___ MATERIAL FOR THE TASK ___

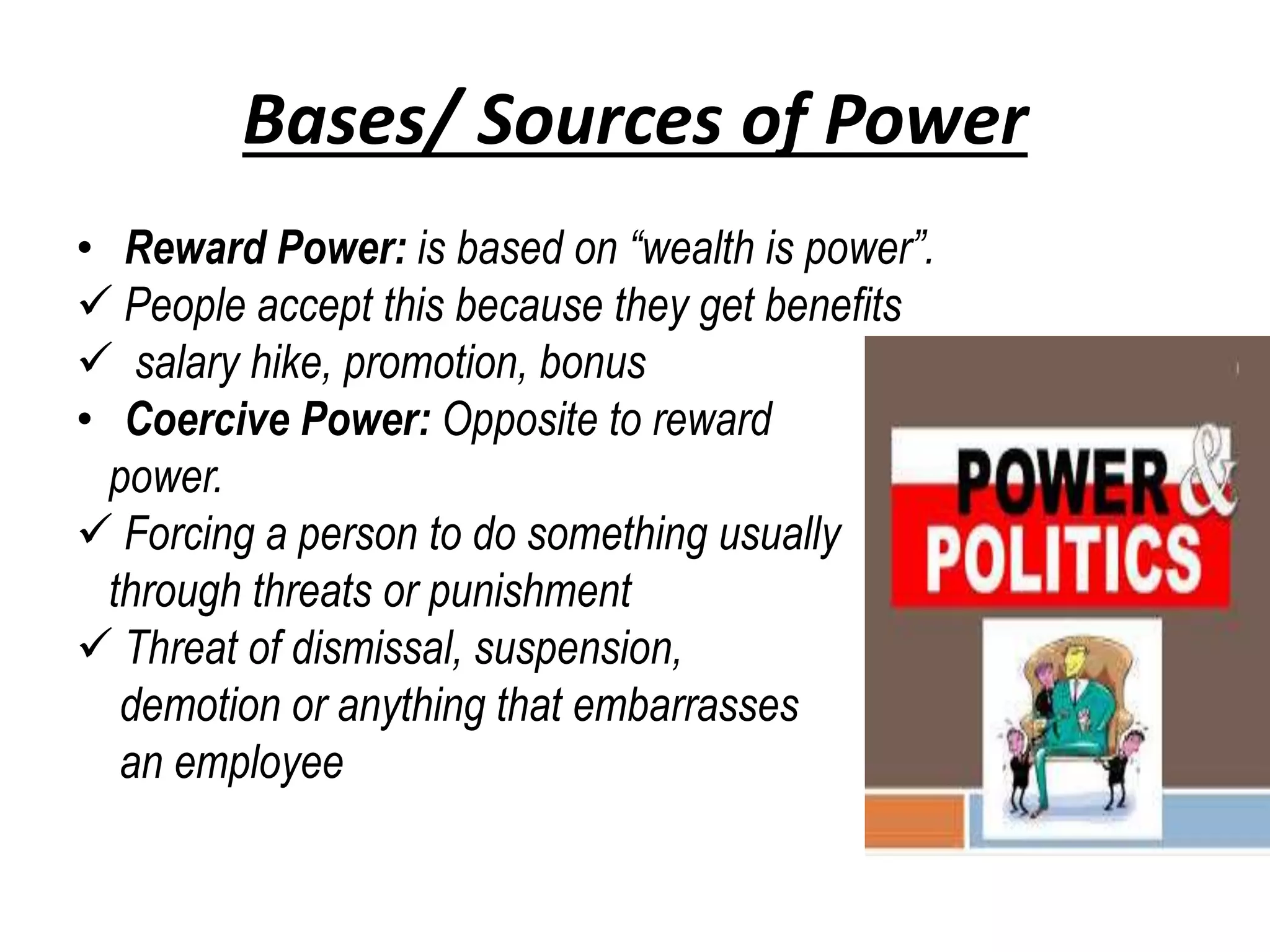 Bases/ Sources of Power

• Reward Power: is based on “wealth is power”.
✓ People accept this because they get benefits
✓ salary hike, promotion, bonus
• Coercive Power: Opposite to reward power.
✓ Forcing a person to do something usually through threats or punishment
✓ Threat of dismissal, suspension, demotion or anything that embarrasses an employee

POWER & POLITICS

___

TASK OBJECTIVE
Please retype every record above exactly, leaving out the pictures.

THE COMPLETED TASK
 Bases/ Sources of Power

• Reward Power: is based on “wealth is power”.
✓ People accept this because they get benefits
✓ salary hike, promotion, bonus
• Coercive Power: Opposite to reward power.
✓ Forcing a person to do something usually through threats or punishment
✓ Threat of dismissal, suspension, demotion or anything that embarrasses an employee

POWER & POLITICS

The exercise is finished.